Music Teachers & Schools
Today, it is rare for a musician to make a living by only playing music. This was also true 100 years ago. Even those who led some of the most popular bands of the day had to supplement their incomes. In 1890, there were nine private music teachers listed in the Elmira directory. By 1910, that number had grown to 58. Individuals offered piano, violin, and band instrument lessons. Teaching music allowed widows or unmarried women to earn a respectable income. Businesses like the Knapp School of Music offered music instruction along with instrument sales.
Georgianna Palmer was just 15 years old when she started teaching piano lessons. In 1906, she became a member of the faculty of the Corning Conservatory of Music. As her list of students increased, she opened a studio in Elmira where she taught piano to hundreds of students for more than 50 years.
Frederick Knapp & Knapp School of Music
In 1903, Frederick Knapp began teaching private violin, cello, mandolin, and guitar lessons. He opened the Knapp School of Music on College Avenue in Elmira in 1915, offering music lessons to lower-income students. He also led a student orchestra that played at events throughout the region. His wife, Anna Knapp, took over the school after his death in 1935. She also began selling musical instruments, radios, and phonographs. The school and music store changed hands several more times in its history, and is still located at 104 College Avenue.

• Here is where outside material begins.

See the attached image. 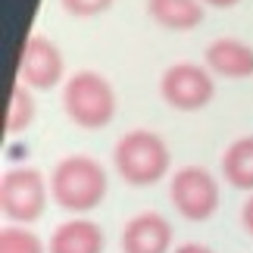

Knapp’s Mandolin and Guitar Orchestra, 1904
Frederick Knapp is seated in the center.
M. Doyle Marks
By the time Martin Doyle Marks was 15 years old, he had taught enough music lessons at 25 cents per lesson to purchase his own piano. After working as a traveling piano salesman for five years, he opened his first music store in Elmira in 1898. He sold musical instruments, as well as accessories and sheet music. In 1904, he introduced a line of Doylemarx pianos built to his specifications. His son joined the business in 1925, and kept it running until 1961.